Looking back, I wonder what I would have done differently. Perhaps I should not have stayed in an expensive shopping centre for so long? Perhaps I should not have built up a business that is too personal?
I ask the customers every day, "Are you enjoying yourselves?" I am reminded that I enjoy what I am doing and I am extremely fortunate to carry on doing so.
THE CUCUMBER SALAD SECRET
Having failed to extract the recipe for the Red Chamber's famous Tiger Tiger salad, Sunday Times Food Editor Hilary Biller tries to recreate it. But what does Chen think of the result?
"I'll give you the recipe but then I'll have to kill you," said Chen with a big smile when I asked for her cucumber salad recipe on behalf of a reader a couple of years ago.
It is the most delicious salad. Ask any Red Chamber regular and the cucumber salad is bound to feature high up on their list of favourites. But getting the recipe is akin to unravelling the Da Vinci code. So simple, but what's the secret?
With the restaurant celebrating its 30th anniversary, it was time to find out and so we decided for fun that I would make what I thought was Red Chamber's version and put it to Chen for the ultimate test, the taste test.
"Every household makes it in a different way," she said politely, deftly picking up a couple of cucumber cubes with her chopsticks. I watched anxiously as she chewed, her expression not giving away a thing.

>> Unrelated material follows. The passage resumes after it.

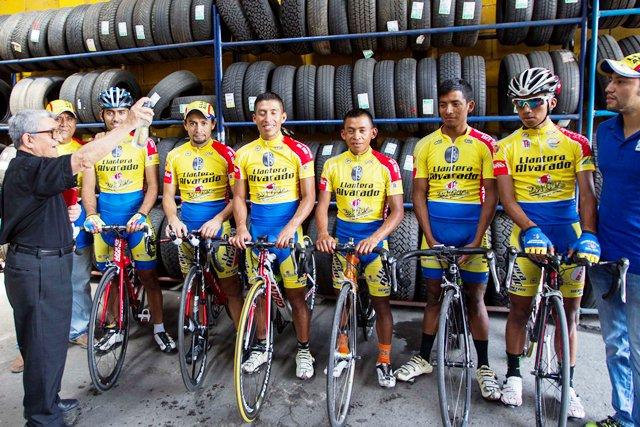 El equipo Llantera Alvarado es bendecido por el Monseñor, Juan Factor Muñoz Noriega. (Foto Prensa Libre: Norvin Mendoza)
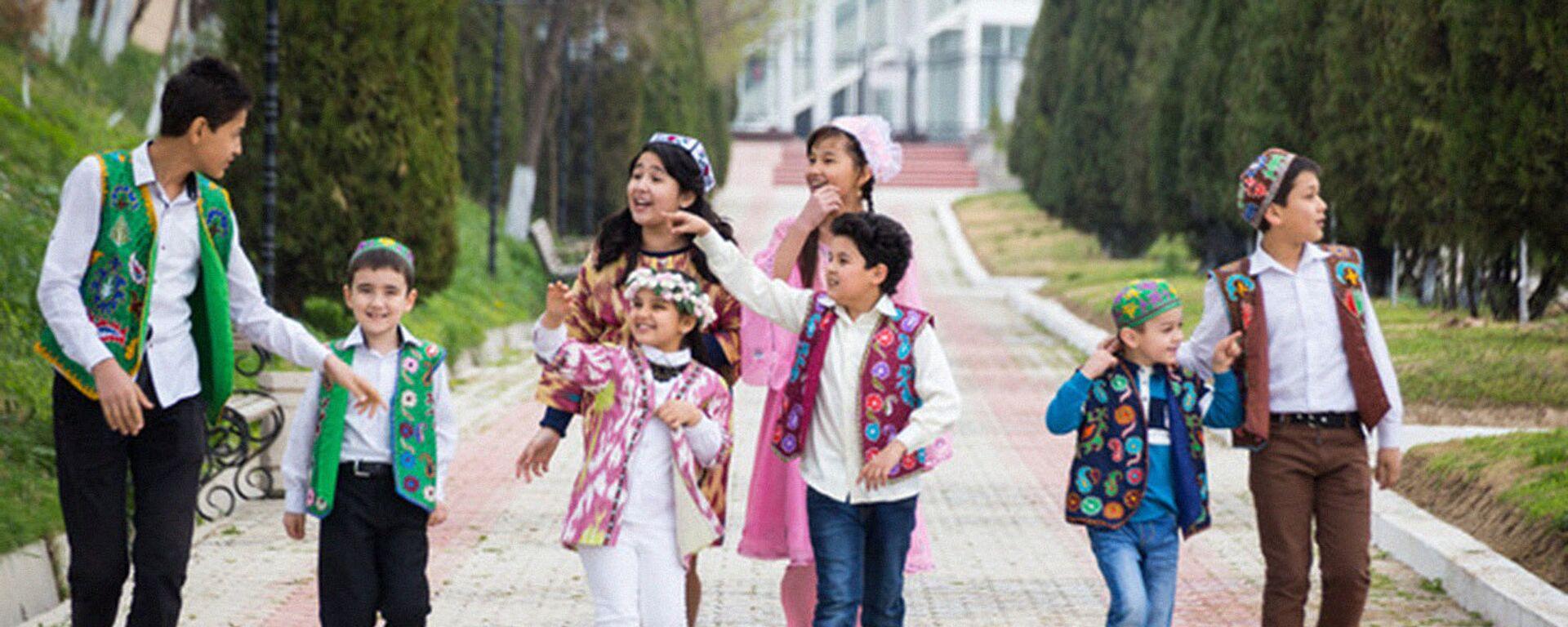 Узбекистанцы во время праздника - Sputnik Таджикистан, 1920, 22.07.2021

"Both salads are delicious," she said, referring to the Red Chamber original, gleaming nuggets of cold cucumber with just the right amount of chilli and garlic, and mine, which to my eye was looking a little on the pale side. The dressing had puddled at the bottom of the salad and the sprinkling of toasted sesame seeds was way too generous.
My turn to sample. No surprise, Red Chamber's cucumber salad was as delicious as ever and mine was the poor relative. But that didn't stop Chen bringing out the big guns, the father of the cucumber salad, the Tiger Tiger, a delicious mound of grated cucumber with the skin on and a good helping of chilli and garlic. Yum.
As generous as ever, Chen shared a few clues to the perfect cucumber salad.
"Choose young cucumbers with a narrow waist," she said. The skin should be covered in lots of little bumps and preferably still have the flower attached, "which means it was picked that morning."
The cucumber, she said, should be taken from the fridge, sliced just before serving ice cold. And no rice vinegar!
HILARY BILLER’S ORIENTAL CUCUMBER SALAD RECIPE
1 large cucumber
15ml (1 tbsp) rice wine vinegar
15ml (1 tbsp) sesame oil
1 dried red chilli, de-seeded and finely sliced or 5ml (1 tsp) dried chilli flakes
5ml (1 tsp) sesame seeds, lightly toasted
- Peel the cucumber using a vegetable peeler. With a sharp knife cut the cucumber in half lengthways then, using a teaspoon, remove the seeds and discard. Cut the cucumber in half again and cut into even-sized blocks.
- Place in a colander and sprinkle with salt and leave for 10 minutes.
- Make the dressing by combining the vinegar, sesame oil and chilli. Mix well and add a pinch of salt.
- Rinse the cucumber and place in a clean tea towel and squeeze out excess moisture.
- Place the cucumber in a serving dish. Just before serving, pour over the dressing, toss through and serve sprinkled with sesame seeds.